Kate Guthrie, "The Art of Appreciation: Music and Middlebrow Culture in Modern Britain" (U California Press, 2021)

Summary

From the BBC Proms to Bernstein's Young People's Concerts, initiatives to promote classical music have been a pervasive feature of twentieth-century musical life. The goal of these initiatives was rarely just to reach a larger and more diverse audience but to teach a particular way of listening that would help the public "appreciate" music.

In The Art of Appreciation: Music and Middlebrow Culture in Modern Britain (University of California Press, 2021), Dr. Kate Guthrie examines for the first time how and why music appreciation has had such a defining and long-lasting impact—well beyond its roots in late-Victorian liberalism. Dr. Guthrie traces the networks of music educators, philanthropists, policy makers, critics, composers, and musicians who, rather than resisting new mass media, sought to harness their pedagogic potential.

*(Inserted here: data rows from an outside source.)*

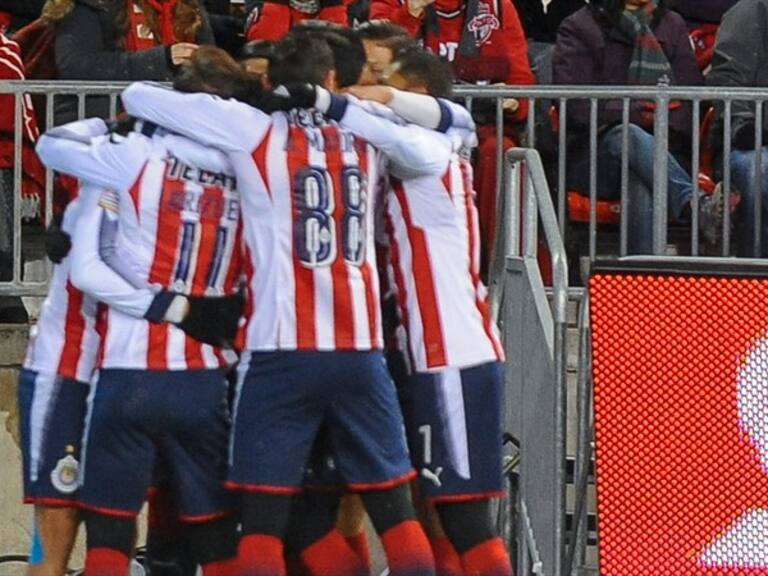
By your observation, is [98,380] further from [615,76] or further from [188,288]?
[615,76]

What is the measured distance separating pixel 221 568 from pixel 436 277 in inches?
50.2

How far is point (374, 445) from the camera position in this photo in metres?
7.80

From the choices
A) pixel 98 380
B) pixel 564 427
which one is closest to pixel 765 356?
pixel 564 427

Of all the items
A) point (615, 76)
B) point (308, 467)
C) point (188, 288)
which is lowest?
point (308, 467)

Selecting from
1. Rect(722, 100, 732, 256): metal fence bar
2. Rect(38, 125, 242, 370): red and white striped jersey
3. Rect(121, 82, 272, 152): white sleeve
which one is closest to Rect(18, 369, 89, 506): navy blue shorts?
Rect(38, 125, 242, 370): red and white striped jersey

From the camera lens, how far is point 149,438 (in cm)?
790

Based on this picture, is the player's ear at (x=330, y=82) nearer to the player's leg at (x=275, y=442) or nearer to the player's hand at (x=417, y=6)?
the player's leg at (x=275, y=442)

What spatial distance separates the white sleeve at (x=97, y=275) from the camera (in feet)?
25.8

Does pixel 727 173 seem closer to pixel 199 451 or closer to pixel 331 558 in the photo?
pixel 331 558

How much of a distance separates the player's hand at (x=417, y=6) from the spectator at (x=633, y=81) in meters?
0.64

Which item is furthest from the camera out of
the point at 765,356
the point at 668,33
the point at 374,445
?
the point at 668,33

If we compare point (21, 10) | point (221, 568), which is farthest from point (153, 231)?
point (21, 10)

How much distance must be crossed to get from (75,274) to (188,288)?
Answer: 0.40m

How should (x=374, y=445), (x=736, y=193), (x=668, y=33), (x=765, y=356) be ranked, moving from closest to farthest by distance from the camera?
(x=765, y=356), (x=374, y=445), (x=736, y=193), (x=668, y=33)
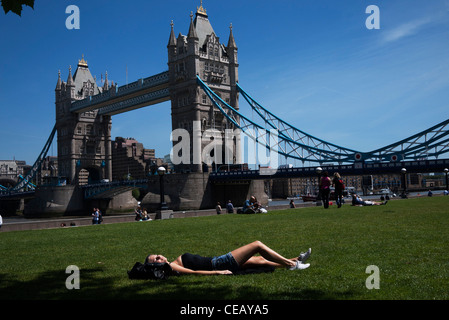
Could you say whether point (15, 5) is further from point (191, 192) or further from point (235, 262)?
point (191, 192)

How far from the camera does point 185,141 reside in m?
53.3

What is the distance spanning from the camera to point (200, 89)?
2087 inches

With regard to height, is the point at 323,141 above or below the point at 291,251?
above

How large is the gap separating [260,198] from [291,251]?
1764 inches

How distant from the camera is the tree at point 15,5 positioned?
4691 mm

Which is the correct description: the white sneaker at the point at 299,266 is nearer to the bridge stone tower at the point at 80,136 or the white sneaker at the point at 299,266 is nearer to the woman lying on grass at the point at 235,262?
the woman lying on grass at the point at 235,262

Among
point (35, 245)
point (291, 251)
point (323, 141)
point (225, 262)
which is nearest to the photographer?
point (225, 262)

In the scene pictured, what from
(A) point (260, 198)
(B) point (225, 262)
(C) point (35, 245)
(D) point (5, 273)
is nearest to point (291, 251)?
(B) point (225, 262)

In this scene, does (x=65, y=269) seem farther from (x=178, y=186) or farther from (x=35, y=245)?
(x=178, y=186)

The book explores how listening became embroiled in a nexus of modern problems around citizenship, leisure, and education. In so doing, it ultimately reveals how a new cultural milieu—the middlebrow—emerged at the heart of Britain's experience of modernity.

This interview was conducted by Dr. Miranda Melcher whose doctoral work focused on post-conflict military integration, understanding treaty negotiation and implementation in civil war contexts, with qualitative analysis of the Angolan and Mozambican civil wars.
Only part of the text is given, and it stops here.